I completely agree with all these metrics. The Dodgers are talented, deep at all positions and pretty much have the means to acquire whomever they want with their solid farm system and high budget.

This leaves the Rockies in a tenuous spot, thanks to the 2012 change in the Wild Card format which expanded MLB’s postseason from eight to 10 teams. If the season ended today, the Rockies and Arizona Diamondbacks would be the two wild-card teams. And, with an 8.5 game clearance of the Chicago Cubs—which Fangraphs expects them to win the NL Central—the next-highest wildcard odds, after the Rockies at 83 percent, are the St. Louis Cardinals at 6.6 percent.

chart 15

What all of this means: Based on the numbers and probabilities right now, it’s likely Arizona and Colorado will be facing off in a one-game Wild Card play-in game in October to advance to the National League Divisional Series.

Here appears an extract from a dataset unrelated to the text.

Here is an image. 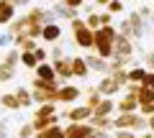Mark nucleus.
I'll use <instances>...</instances> for the list:
<instances>
[{"instance_id": "f257e3e1", "label": "nucleus", "mask_w": 154, "mask_h": 138, "mask_svg": "<svg viewBox=\"0 0 154 138\" xmlns=\"http://www.w3.org/2000/svg\"><path fill=\"white\" fill-rule=\"evenodd\" d=\"M116 39H118V33H116L113 26H103L95 31V49L98 54L103 56H113V46H116Z\"/></svg>"}, {"instance_id": "f03ea898", "label": "nucleus", "mask_w": 154, "mask_h": 138, "mask_svg": "<svg viewBox=\"0 0 154 138\" xmlns=\"http://www.w3.org/2000/svg\"><path fill=\"white\" fill-rule=\"evenodd\" d=\"M72 33H75V44L77 46H82V49L95 46V31L82 21V18H75V21H72Z\"/></svg>"}, {"instance_id": "7ed1b4c3", "label": "nucleus", "mask_w": 154, "mask_h": 138, "mask_svg": "<svg viewBox=\"0 0 154 138\" xmlns=\"http://www.w3.org/2000/svg\"><path fill=\"white\" fill-rule=\"evenodd\" d=\"M18 59H21V54H16V51H11L5 59H0V82H8V79H13Z\"/></svg>"}, {"instance_id": "20e7f679", "label": "nucleus", "mask_w": 154, "mask_h": 138, "mask_svg": "<svg viewBox=\"0 0 154 138\" xmlns=\"http://www.w3.org/2000/svg\"><path fill=\"white\" fill-rule=\"evenodd\" d=\"M131 54H134V44H131V39H128V36H123V33H118L116 46H113V56H118V59L126 61Z\"/></svg>"}, {"instance_id": "39448f33", "label": "nucleus", "mask_w": 154, "mask_h": 138, "mask_svg": "<svg viewBox=\"0 0 154 138\" xmlns=\"http://www.w3.org/2000/svg\"><path fill=\"white\" fill-rule=\"evenodd\" d=\"M16 21V5L11 0H0V26H11Z\"/></svg>"}, {"instance_id": "423d86ee", "label": "nucleus", "mask_w": 154, "mask_h": 138, "mask_svg": "<svg viewBox=\"0 0 154 138\" xmlns=\"http://www.w3.org/2000/svg\"><path fill=\"white\" fill-rule=\"evenodd\" d=\"M59 36H62V26H59V23H46L44 31H41V39H44V41H51V44H57Z\"/></svg>"}, {"instance_id": "0eeeda50", "label": "nucleus", "mask_w": 154, "mask_h": 138, "mask_svg": "<svg viewBox=\"0 0 154 138\" xmlns=\"http://www.w3.org/2000/svg\"><path fill=\"white\" fill-rule=\"evenodd\" d=\"M64 133H67V138H88V136H95V133H93V128H88V125H80V123L69 125Z\"/></svg>"}, {"instance_id": "6e6552de", "label": "nucleus", "mask_w": 154, "mask_h": 138, "mask_svg": "<svg viewBox=\"0 0 154 138\" xmlns=\"http://www.w3.org/2000/svg\"><path fill=\"white\" fill-rule=\"evenodd\" d=\"M88 72H90V64L82 61L80 56H75V59H72V74H75V77H88Z\"/></svg>"}, {"instance_id": "1a4fd4ad", "label": "nucleus", "mask_w": 154, "mask_h": 138, "mask_svg": "<svg viewBox=\"0 0 154 138\" xmlns=\"http://www.w3.org/2000/svg\"><path fill=\"white\" fill-rule=\"evenodd\" d=\"M36 74H38V79H44V82H54L57 69H51L49 64H38V66H36Z\"/></svg>"}, {"instance_id": "9d476101", "label": "nucleus", "mask_w": 154, "mask_h": 138, "mask_svg": "<svg viewBox=\"0 0 154 138\" xmlns=\"http://www.w3.org/2000/svg\"><path fill=\"white\" fill-rule=\"evenodd\" d=\"M77 95H80V90H77V87H62L59 90V100H62V102H75Z\"/></svg>"}, {"instance_id": "9b49d317", "label": "nucleus", "mask_w": 154, "mask_h": 138, "mask_svg": "<svg viewBox=\"0 0 154 138\" xmlns=\"http://www.w3.org/2000/svg\"><path fill=\"white\" fill-rule=\"evenodd\" d=\"M88 64L95 72H108L110 69V64H105V59H100V56H88Z\"/></svg>"}, {"instance_id": "f8f14e48", "label": "nucleus", "mask_w": 154, "mask_h": 138, "mask_svg": "<svg viewBox=\"0 0 154 138\" xmlns=\"http://www.w3.org/2000/svg\"><path fill=\"white\" fill-rule=\"evenodd\" d=\"M128 79H134V82H144V84H146V79H149L146 66H136V69H131V72H128Z\"/></svg>"}, {"instance_id": "ddd939ff", "label": "nucleus", "mask_w": 154, "mask_h": 138, "mask_svg": "<svg viewBox=\"0 0 154 138\" xmlns=\"http://www.w3.org/2000/svg\"><path fill=\"white\" fill-rule=\"evenodd\" d=\"M0 105H3V107H11V110H18L21 102H18V95L13 92V95H3V97H0Z\"/></svg>"}, {"instance_id": "4468645a", "label": "nucleus", "mask_w": 154, "mask_h": 138, "mask_svg": "<svg viewBox=\"0 0 154 138\" xmlns=\"http://www.w3.org/2000/svg\"><path fill=\"white\" fill-rule=\"evenodd\" d=\"M36 138H67V133L62 131V128H57V125H51V128H46V131H41Z\"/></svg>"}, {"instance_id": "2eb2a0df", "label": "nucleus", "mask_w": 154, "mask_h": 138, "mask_svg": "<svg viewBox=\"0 0 154 138\" xmlns=\"http://www.w3.org/2000/svg\"><path fill=\"white\" fill-rule=\"evenodd\" d=\"M118 84H121V82H118V79H116V77H105L103 79V82H100V92H116V90H118Z\"/></svg>"}, {"instance_id": "dca6fc26", "label": "nucleus", "mask_w": 154, "mask_h": 138, "mask_svg": "<svg viewBox=\"0 0 154 138\" xmlns=\"http://www.w3.org/2000/svg\"><path fill=\"white\" fill-rule=\"evenodd\" d=\"M21 61L28 66V69H36V66H38V59H36L33 51H23V54H21Z\"/></svg>"}, {"instance_id": "f3484780", "label": "nucleus", "mask_w": 154, "mask_h": 138, "mask_svg": "<svg viewBox=\"0 0 154 138\" xmlns=\"http://www.w3.org/2000/svg\"><path fill=\"white\" fill-rule=\"evenodd\" d=\"M85 23H88L93 31H98V28H103V18H100V13H90L88 18H85Z\"/></svg>"}, {"instance_id": "a211bd4d", "label": "nucleus", "mask_w": 154, "mask_h": 138, "mask_svg": "<svg viewBox=\"0 0 154 138\" xmlns=\"http://www.w3.org/2000/svg\"><path fill=\"white\" fill-rule=\"evenodd\" d=\"M88 115H90V107H75V110L69 113V118H72V120H75V123L85 120V118H88Z\"/></svg>"}, {"instance_id": "6ab92c4d", "label": "nucleus", "mask_w": 154, "mask_h": 138, "mask_svg": "<svg viewBox=\"0 0 154 138\" xmlns=\"http://www.w3.org/2000/svg\"><path fill=\"white\" fill-rule=\"evenodd\" d=\"M16 95H18V102H21V107H26V105H31V92H28V90H23V87H18L16 90Z\"/></svg>"}, {"instance_id": "aec40b11", "label": "nucleus", "mask_w": 154, "mask_h": 138, "mask_svg": "<svg viewBox=\"0 0 154 138\" xmlns=\"http://www.w3.org/2000/svg\"><path fill=\"white\" fill-rule=\"evenodd\" d=\"M110 110H113V102L105 100V102H100V105H98V110H95V113H98V115H105V113H110Z\"/></svg>"}, {"instance_id": "412c9836", "label": "nucleus", "mask_w": 154, "mask_h": 138, "mask_svg": "<svg viewBox=\"0 0 154 138\" xmlns=\"http://www.w3.org/2000/svg\"><path fill=\"white\" fill-rule=\"evenodd\" d=\"M121 10H123V3H121V0H110L108 13H121Z\"/></svg>"}, {"instance_id": "4be33fe9", "label": "nucleus", "mask_w": 154, "mask_h": 138, "mask_svg": "<svg viewBox=\"0 0 154 138\" xmlns=\"http://www.w3.org/2000/svg\"><path fill=\"white\" fill-rule=\"evenodd\" d=\"M139 13H141L144 18H152V16H154V10H152V8H146V5H141V8H139Z\"/></svg>"}, {"instance_id": "5701e85b", "label": "nucleus", "mask_w": 154, "mask_h": 138, "mask_svg": "<svg viewBox=\"0 0 154 138\" xmlns=\"http://www.w3.org/2000/svg\"><path fill=\"white\" fill-rule=\"evenodd\" d=\"M62 3H64V5H69V8H80L85 0H62Z\"/></svg>"}, {"instance_id": "b1692460", "label": "nucleus", "mask_w": 154, "mask_h": 138, "mask_svg": "<svg viewBox=\"0 0 154 138\" xmlns=\"http://www.w3.org/2000/svg\"><path fill=\"white\" fill-rule=\"evenodd\" d=\"M144 64L154 69V51H152V54H144Z\"/></svg>"}, {"instance_id": "393cba45", "label": "nucleus", "mask_w": 154, "mask_h": 138, "mask_svg": "<svg viewBox=\"0 0 154 138\" xmlns=\"http://www.w3.org/2000/svg\"><path fill=\"white\" fill-rule=\"evenodd\" d=\"M33 54H36V59H38V64H41V61L46 59V51H44V49H36V51H33Z\"/></svg>"}, {"instance_id": "a878e982", "label": "nucleus", "mask_w": 154, "mask_h": 138, "mask_svg": "<svg viewBox=\"0 0 154 138\" xmlns=\"http://www.w3.org/2000/svg\"><path fill=\"white\" fill-rule=\"evenodd\" d=\"M11 3H13V5L18 8V5H28V3H31V0H11Z\"/></svg>"}, {"instance_id": "bb28decb", "label": "nucleus", "mask_w": 154, "mask_h": 138, "mask_svg": "<svg viewBox=\"0 0 154 138\" xmlns=\"http://www.w3.org/2000/svg\"><path fill=\"white\" fill-rule=\"evenodd\" d=\"M146 84H149V87L154 90V72H149V79H146Z\"/></svg>"}, {"instance_id": "cd10ccee", "label": "nucleus", "mask_w": 154, "mask_h": 138, "mask_svg": "<svg viewBox=\"0 0 154 138\" xmlns=\"http://www.w3.org/2000/svg\"><path fill=\"white\" fill-rule=\"evenodd\" d=\"M95 5H103V8H108V5H110V0H95Z\"/></svg>"}, {"instance_id": "c85d7f7f", "label": "nucleus", "mask_w": 154, "mask_h": 138, "mask_svg": "<svg viewBox=\"0 0 154 138\" xmlns=\"http://www.w3.org/2000/svg\"><path fill=\"white\" fill-rule=\"evenodd\" d=\"M118 138H131V136H128V133H123V136H118Z\"/></svg>"}, {"instance_id": "c756f323", "label": "nucleus", "mask_w": 154, "mask_h": 138, "mask_svg": "<svg viewBox=\"0 0 154 138\" xmlns=\"http://www.w3.org/2000/svg\"><path fill=\"white\" fill-rule=\"evenodd\" d=\"M88 138H98V133H95V136H88Z\"/></svg>"}, {"instance_id": "7c9ffc66", "label": "nucleus", "mask_w": 154, "mask_h": 138, "mask_svg": "<svg viewBox=\"0 0 154 138\" xmlns=\"http://www.w3.org/2000/svg\"><path fill=\"white\" fill-rule=\"evenodd\" d=\"M51 3H57V0H51Z\"/></svg>"}]
</instances>
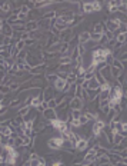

Anything can happen in one game of baseball. Anything can happen in one game of anything (except a game between the Colorado Avalanche and any other NHL team, in which we already know the other team will win). Look, minor-league teams regularly beat Major League teams in spring training and, every once in a while, a college team will knock of a big-league club too. This might not be the best example, but it’s worth mentioning. And for the Rockies, they’re in a situation where they pretty much know: The next 86 games probably will decide one thing only. That is, the right to play one more game.

One can go on a righteous diatribe about the ridiculous concept of one game of baseball deciding things, when even during the regular season match-ups are usually divided into threes. If you don’t think this recent format is crazy, ask Pittsburgh Pirates fans about it.

But this is the hill the Rockies must be prepared to die upon. Having the chance to play one nine-inning game to advance further into October it is, for the team’s long-suffering fans, like being served lobster thermidor instead of the usual gruel.

What can Colorado do to increase the odds of winning that, for now, still-theoretical one-game showdown?

Well, they could deplete their farm system for rental help, but that won’t happen.

They might acquire a strong reliever to make that theoretical nine-inning game theoretically one inning shorter. They would be able to do this without altering their contention window.

They may just ride it out with the pieces they have in the organization, hoping to play well and get lucky. Hey, even a broken clock is right twice a day.

But no matter what: The fact that the Colorado Rockies have 86 games of baseball that people around here will actually care about is a treat that should be enjoyed.

To quote the late, great Julia Child: Bon appetit.